No, me expliqué. Soy la hija de un argentino judío descendiente de europeos del Este y de una paraguaya católica con abuelos vascos, guaraníes y daneses. Al casarse, mis padres acordaron que sus hijos elegirían su identidad religiosa. Mi padre era ateo; mi madre, observante. Cuando nació mi último hermano, en un parto difícil, mi madre anunció que yo había decidido bautizarme católica junto con el recién nacido. Los dos nos parecemos físicamente a ella; mis otros dos hermanos, parecidos a mi padre, quedaron de su lado, sin religión alguna; tiempo más tarde, uno de ellos también se hizo bautizar. Por decisión de mi madre, fui enviada a un colegio manejado por monjas; mis hermanos, a la escuela pública y secular.

Vivíamos por entonces en Salta, una ciudad andina de la Argentina en la que, como en el Perú de las Villanueva, la población es mayoritariamente mestiza y aún hay vestigios de una estratificada y racista estructura social heredada de la colonia española. En la clase de catecismo, las monjas afirmaron que mi padre no iría al Cielo: solo los bautizados tenían ese derecho. Durante largo tiempo, atormentada por pesadillas en las que mi padre ardía en el infierno, intenté convertirlo al catolicismo. Con los años, sin embargo, renuncié, ya no a convertirlo sino al propio catolicismo. Esa separación de mi padre me dolía, y me perturbaba que mi abuela paterna, al referirse a los judíos, utilizara siempre un “nosotros” que no me incluía. Durante años luché con la necesidad de reconciliar mi educación católica y mi identidad no judía con la presuposición, donde fuera que estuviera, de que con un apellido tan obviamente judío (al menos para un oído argentino) yo debía ser judía.
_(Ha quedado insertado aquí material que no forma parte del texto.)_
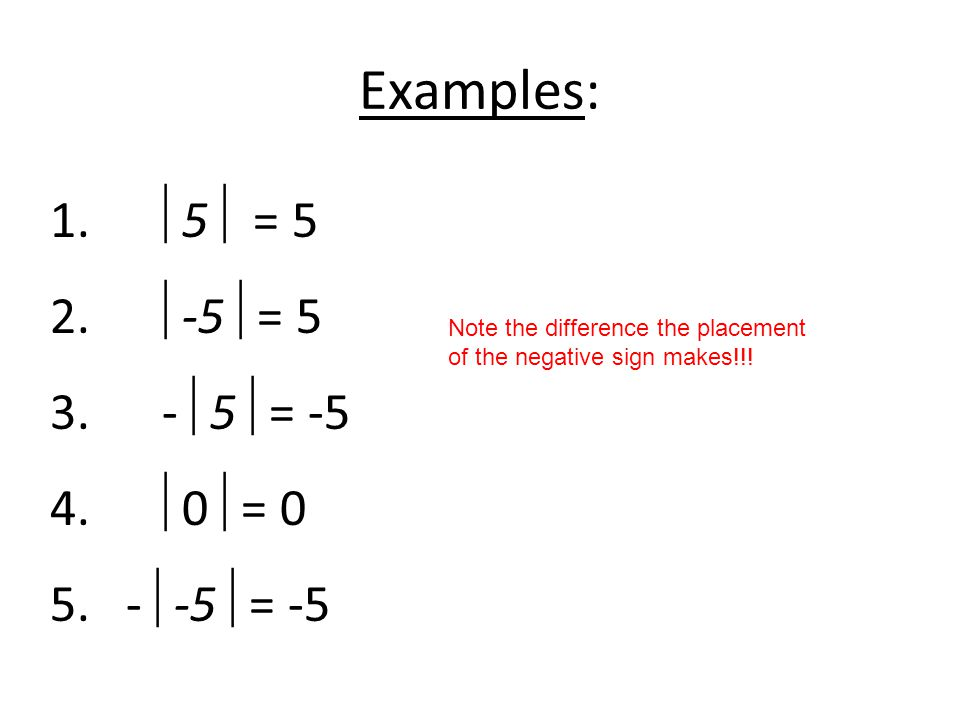 Examples: 1.  5  = 5 2.  -5  = 5 3. -  5  = -5 4.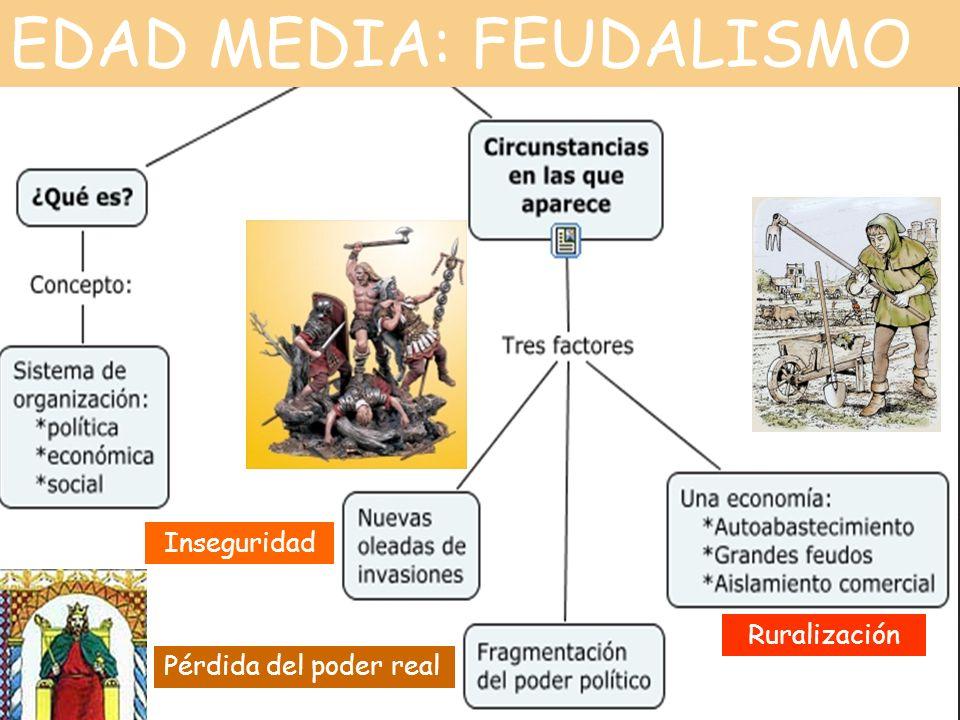 EDAD MEDIA: FEUDALISMO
Las mujeres sonreían, comprensivas; la historia del choque entre el catolicismo y el judaísmo en América Latina era, después de todo, mucho más suya que mía. Yo era de clase media y venía de un país que durante la mayor parte del siglo XX fue hogar de la tercera población judía más numerosa del mundo luego de Israel y Estados Unidos. Las mujeres Villanueva, en cambio, habían sido pobres y mestizas en un país clasista y profundamente católico en el que los judíos eran apenas el 0,01 por ciento de la población. Había sido una larga y difícil batalla llegar a donde estaban. Pero aún ahora, después de todo lo que habían hecho para ser aceptadas como judías, algunos tendían a asumir que no lo eran.

Me mostraron cómo lavarme las manos, volcando el agua de la jarra sobre una mano, luego sobre la otra, y de nuevo sobre la primera. En los años que siguieron, aprendí tanto como pude sobre rituales y sobre la Biblia judía, y tomé lecciones de hebreo para entender el idioma en que hablaban, un español salpicado por palabras y expresiones hebreas. También aprendí sobre los varios credos cristianos que las guiaron antes de encontrar el judaísmo, y sobre la historia religiosa y política peruana, así como las divisiones económicas y de clase que marcaron sus elecciones.

Por la tarde, las mujeres me presentaron a su madre, María Teresa, y me llevaron a pasear por la colonia. En esos primeros días que pasé con ellas, me mantuvieron a distancia de los hombres de la familia. Segundo no estaba en Israel y no lograría verlo hasta 2005. En ese mismo viaje, conocí en Jerusalén a su hijo Josué, quien se convertiría en una fuente central de este libro. Aunque conocí primero a las mujeres, ellas pronto decidieron dar un paso atrás y dejar que los hombres me contaran la historia.

Durante los años siguientes, el relato de Segundo Villanueva me llevaría, una y otra vez, a las montañas y ciudades de Perú, a Colombia, Israel y las colonias judías en Cisjordania. Es una historia que creí entender muchas veces y luego descubrí que lo había hecho mal; que parecía tener un final, pero luego resultó tener otro. Una historia que, casi dos décadas más tarde, todavía me resulta increíble.